The Chinese are cheering too.

The failure of this country to act on comprehensive energy reform means that as an earlier adopter of such policy, China will gain control over the new energy economy. It was no coincidence that two days after Senate Majority Leader Harry Reid announced the Senate was short five votes to block the filibuster in order to pass comprehensive energy reform, China announced it would begin pricing carbon and establishing a carbon market. With this important commitment, the Chinese will soon dominate world carbon trading. Sorry, Chicago.

In the two years that Congress has been dragging its feet on clean energy reform, China went from having very little new energy manufacturing capacity to becoming the largest manufacturer of wind turbines and the number-one producer of solar panels in the world.

During the height of the recession, China decided to take that opportunity to build high-speed electric rail service to every major city within its borders. It is half way to reaching that ambitious goal and projects completing it by 2014. While the Senate fiddled, China was burning up the new energy markets.
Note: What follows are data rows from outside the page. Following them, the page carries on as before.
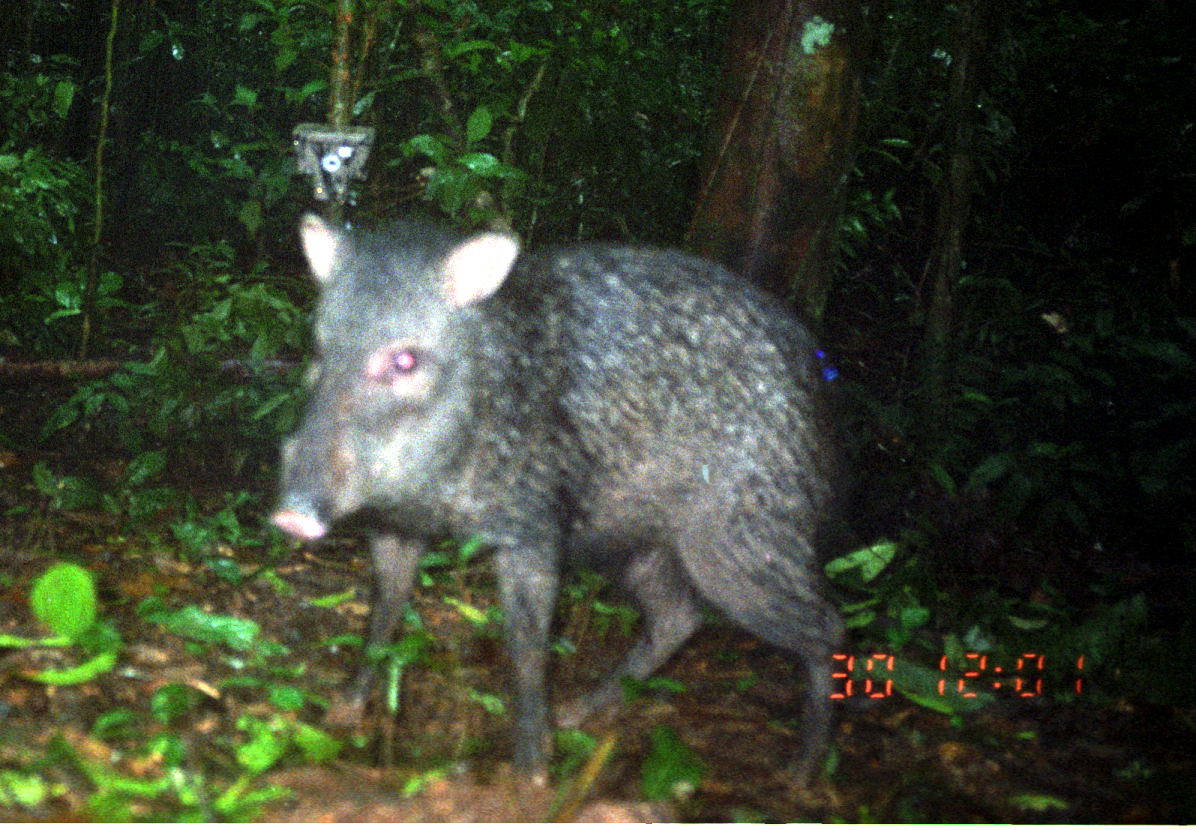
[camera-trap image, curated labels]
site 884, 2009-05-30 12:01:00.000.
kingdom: Animalia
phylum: Chordata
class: Mammalia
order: Artiodactyla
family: Tayassuidae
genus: Pecari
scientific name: Pecari tajacu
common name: collared peccary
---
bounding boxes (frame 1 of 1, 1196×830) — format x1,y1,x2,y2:
pecari tajacu: 265,212,847,797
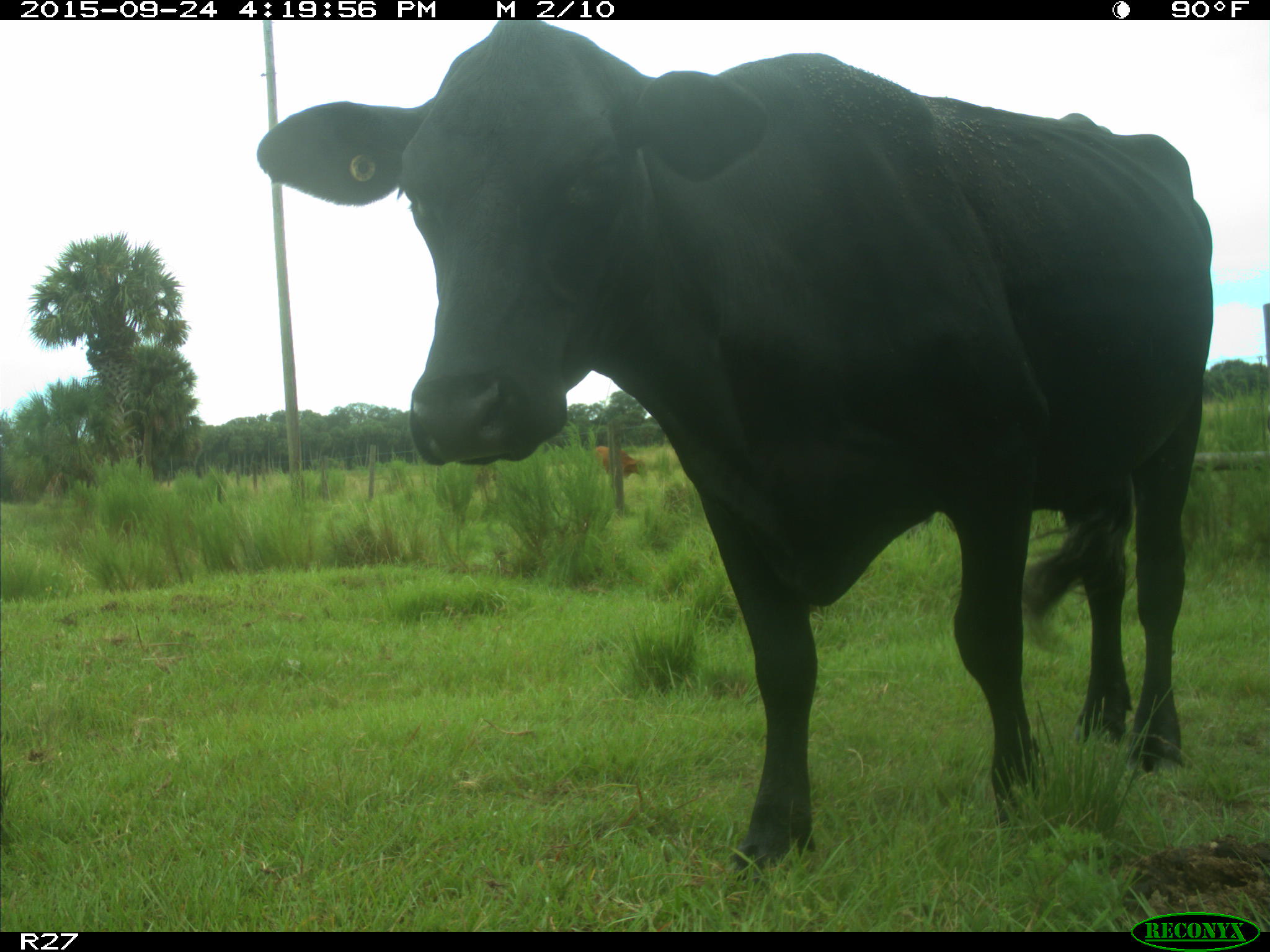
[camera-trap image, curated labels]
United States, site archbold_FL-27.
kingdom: Animalia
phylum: Chordata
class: Mammalia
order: Artiodactyla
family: Bovidae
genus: Bos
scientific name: Bos taurus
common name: domestic cow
Bos taurus (domestic cow).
There is the price for climate solutions and then there is the cost of inaction. The price of addressing climate change is expected to be in the range of 1-2 percent of the U.S. gross domestic product over the next several decades. The cost of unchecked climate change is something much, much greater. The average global temperature has increased 1.3 degrees F during the past 100 years and the pace of this increase is accelerating. According to the National Oceanic and Atmospheric Administration, 2010 promises to be one of the hottest, if not the hottest, years on record. We already are seeing massive forest fires around the world, more intense storms and flooding, expanding deserts, glacial melting and alarming declines in phytoplankton in all the oceans.

Phytoplankton are critical for our future. They are the base of the ocean’s food chain and the primary producer of much of the oxygen we breathe. Research data from just under a half million observations gathered for more than a century were used by Dalhousie University researcher Daniel Boyce to determine that the number of phytoplankton in the world’s oceans has decreased by about 40 percent since 1950. Boyce has warned that ocean warming is an important factor in the phytoplankton decline.
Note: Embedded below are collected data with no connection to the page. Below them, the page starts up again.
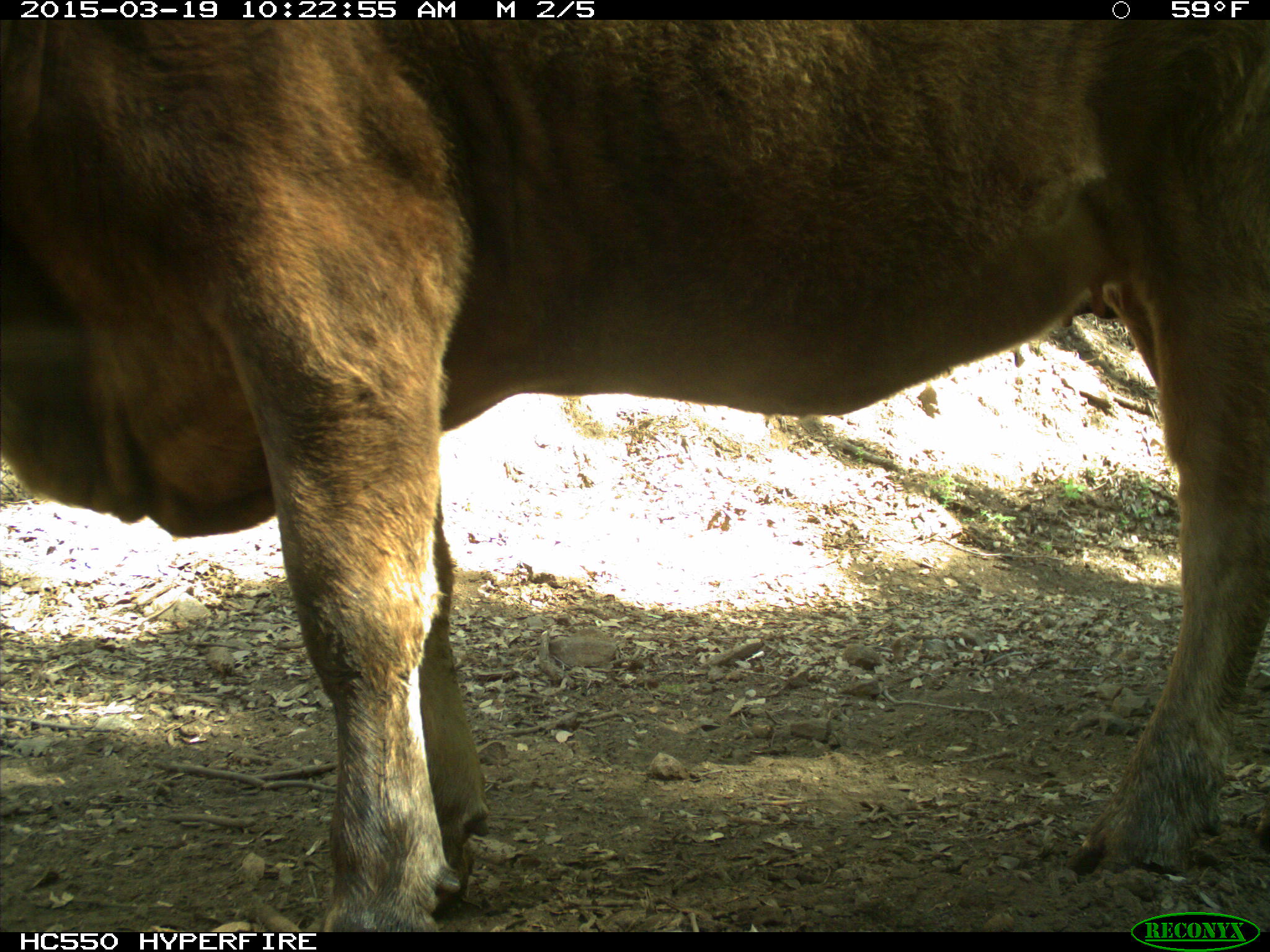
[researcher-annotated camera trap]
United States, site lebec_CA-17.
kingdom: Animalia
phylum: Chordata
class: Mammalia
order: Artiodactyla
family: Bovidae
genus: Bos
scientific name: Bos taurus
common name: domestic cow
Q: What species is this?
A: Bos taurus (domestic cow).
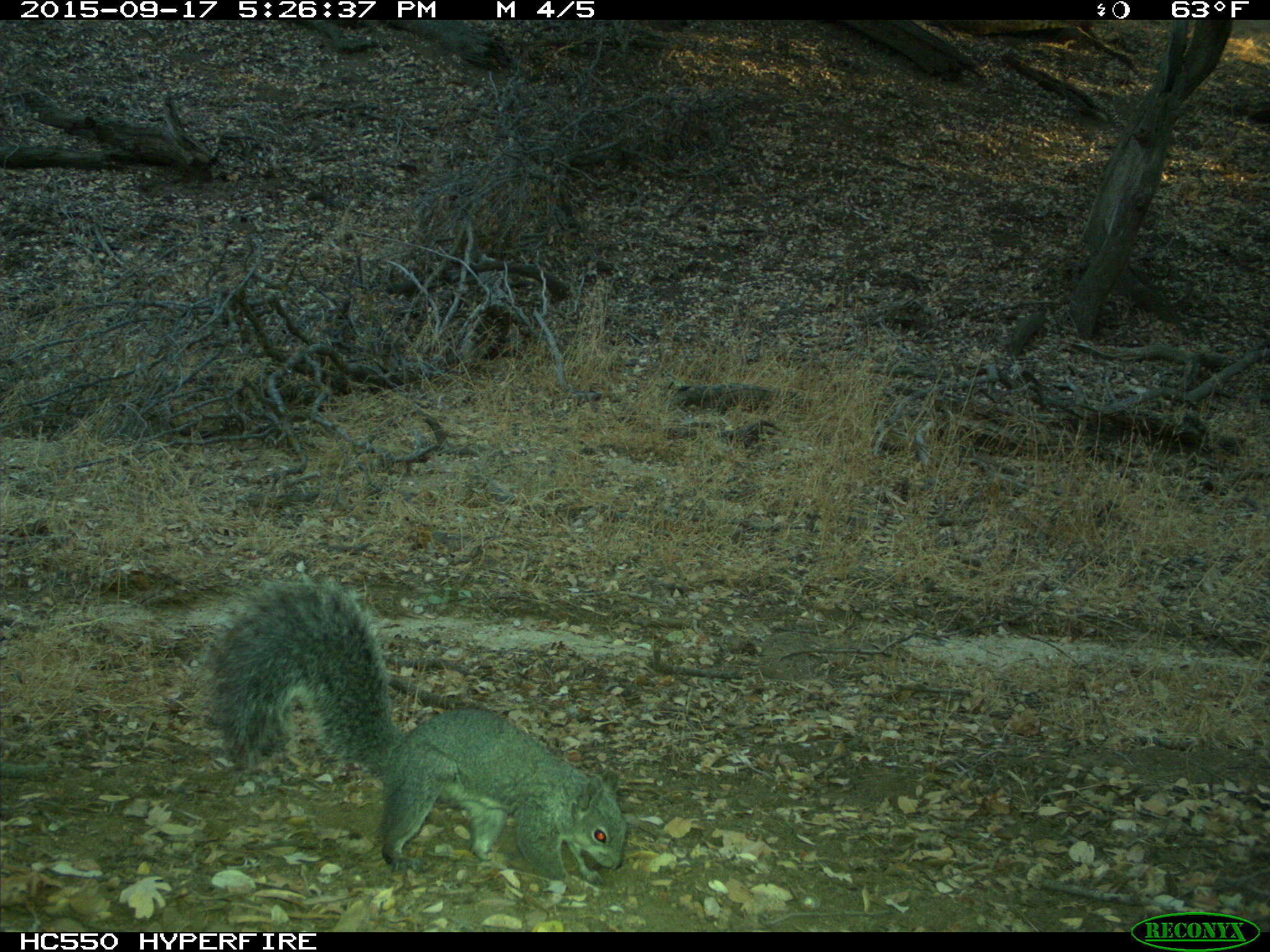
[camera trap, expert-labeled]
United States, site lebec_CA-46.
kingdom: Animalia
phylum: Chordata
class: Mammalia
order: Rodentia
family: Sciuridae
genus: Sciurus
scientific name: Sciurus carolinensis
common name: eastern gray squirrel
Too many senators are listening to polluters instead of the scientists or to the majority of Americans who support a new energy economy. They have learned nothing from the Gulf disaster and the high price we pay when oil lobbyists dictate energy laws.

There can be little doubt that the Senate’s failure to act will let polluters off the hook while jeopardizing wildlife and our children’s future.

Every American needs to wake up to what is not going on in Washington and rediscover our personal duty to maintain a viable democracy capable of making timely, responsible decisions. I have heard a lot of excuses for inaction. Reluctance to act is generally linked to two myths—”too big to fail” and “too small to matter.” Those who believe the Earth is just too big to be impacted by human activities promote and hide behind the first myth. Many who know better express the second myth that “my efforts are too small to matter.”

I have often wondered which myth is the most dangerous and concluded that they operate in tandem as a dangerous duo threatening the future inhabitability of the world.

We must reject this thinking not just by voting but by being active, engaged citizens who know how to make a difference by working together.